You are playing the following Nim Game with your friend: There is a heap of stones on the table, each time one of you take turns to remove 1 to 3 stones. The one who removes the last stone will be the winner. You will take the first turn to remove the stones.

Both of you are very clever and have optimal strategies for the game. Write a function to determine whether you can win the game given the number of stones in the heap.

For example, if there are 4 stones in the heap, then you will never win the game: no matter 1, 2, or 3 stones you remove, the last stone will always be removed by your friend.

樣例

Input:
n=4
Output:
false

解題思路1：

第一眼就想到用動態規劃。設dp[i]為剩i個石頭時，能否贏。

最後一步：只能有扔1個石頭，2個石頭，3個石頭這三種情況

子問題：若扔掉1-3塊石頭之後，即dp[i-1]，dp[i-2]，dp[i-3]代表對方的輸贏情況，若其中中有一個贏，則dp[i]輸，若其中全為輸，則dp[i]贏。

狀態方程：dp[i] = !dp[i-1] || !dp[i-2] || !dp[i-3]

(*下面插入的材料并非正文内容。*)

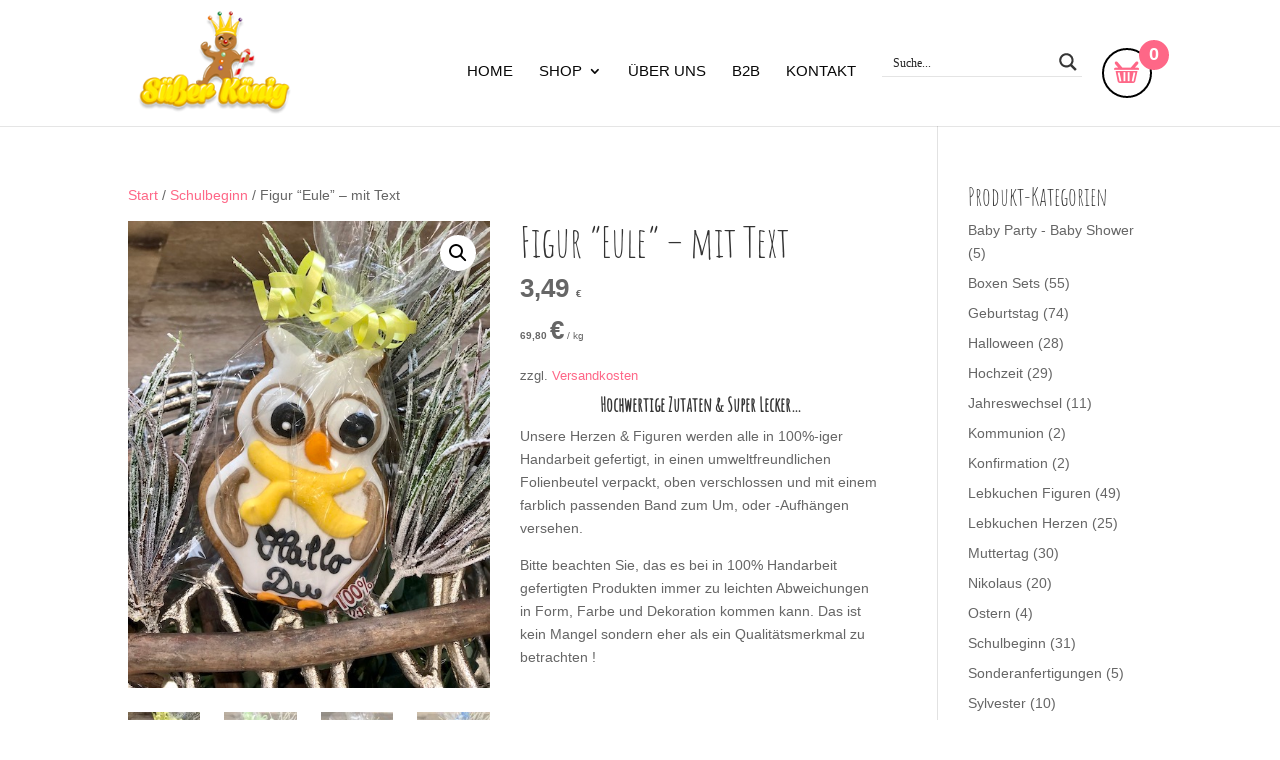

--- FILE ---
content_type: text/css
request_url: https://suesser-koenig.de/wp-content/themes/Divi-Child/css/custom.css?v=4&ver=1.0.0
body_size: 802
content:
/*  ==================================================================
	HIER KOMMEN DEINE AUSGELAGERTEN CSS BEFEHLE REIN =================
	==================================================================  */
#et-top-navigation .icon-cart{ position:relative; }
.icon-cart span{
	    background: #fe6787;
    color: white;
    border-radius: 20px;
    width: 30px;
    height: 30px;
    display: inline-block;
    position: absolute;
    left: 35px;
    top: -10px;
    text-align: center;
    font-size: 18px;
    padding-top: 3px;
}
.icon-cart:before {    font-size: 25px;    margin: 5px !important;}

@media only screen and (max-width: 600px) {
    .icon-cart{ float: right;    position: absolute !important;   top: 10px;    right: 65px; }
    .icon-cart span { font-size:16px; }
    #et-top-navigation .icon-cart { width: 45px;    height: 45px;     padding: 3px; }
}


--- FILE ---
content_type: text/css
request_url: https://suesser-koenig.de/wp-content/uploads/so-css/so-css-Divi.css?ver=1634811318
body_size: 1009
content:
.woocommerce ul.products li.product .woocommerce-loop-product__title {
  font-size: 30px;
  font-weight: bold;
  text-align: center;
}

.woocommerce ul.products li.product .button {
  color: #ffffff;
}

.woocommerce .woocommerce-error,
.woocommerce .woocommerce-info,
.woocommerce .woocommerce-message
{background: #6b2d00; }

.woocommerce div.product p.price, 
.woocommerce-page div.product p.price
{color: #666; }



/* 

bdi {
  font-size: 18px !important;
}

.unit-base {
  font-size: 14px;
}

.product p.wc-gzd-additional-info {
  position: relative;
}

.wc-gzd-additional-info.shipping-costs-info {
  text-align: center;
}

.wc-gzd-additional-info.product-units-wrapper.product-units {
  text-align: center;
}

a {
  color: #fe6787;
}

.woocommerce ul.products li.product .price {
  padding: 1px;
  font-size: 18px;
  line-height: 1.6em;
  text-align: center;
}

p.price.price-unit.smaller.wc-gzd-additional-info span.woocommerce-Price-amount.amount bdi {
  font-size: 12px;
}

.woocommerce ul.products li.product a {
  font-size: 14px;
}

--- FILE ---
content_type: text/javascript
request_url: https://suesser-koenig.de/wp-content/themes/Divi-Child/js/custom.js?v=4&ver=2.0
body_size: 68
content:
// Hier kannst Du alle jQuery Anweisungen platzieren.

jQuery(function($){
	jQuery(".icon-cart span").html(jQuery(".icon-cart span").html().split("-")[0]);
});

初始條件：dp[1] = true, dp[2] = true, dp[3] = true

public class Solution {
    /**
     * @param n: an integer
     * @return: whether you can win the game given the number of stones in the heap
     */
    public boolean canWinNim(int n) {
        // Write your code here
        //dp[i]為剩i個石頭時，能否贏
        boolean[] dp = new boolean[n+1];
        
        //初始條件
        dp[0] = false;
        if(n >= 1)
            dp[1] = true;
        if(n >= 2)
            dp[2] = true;
        if(n >= 3)
            dp[3] = true;
        
        //狀態方程
        for(int i=4; i<n+1; i++){
            dp[i] = !dp[i-1] || !dp[i-2] || !dp[i-3];
        }
        
        return dp[n];
    }
}
 

解題思路2：

發現規律，只有4及4的倍數才會輸。

public class Solution {
    /**
     * @param n: an integer
     * @return: whether you can win the game given the number of stones in the heap
     */
    public boolean canWinNim(int n) {
        // Write your code here
        return n%4 != 0;
    }
}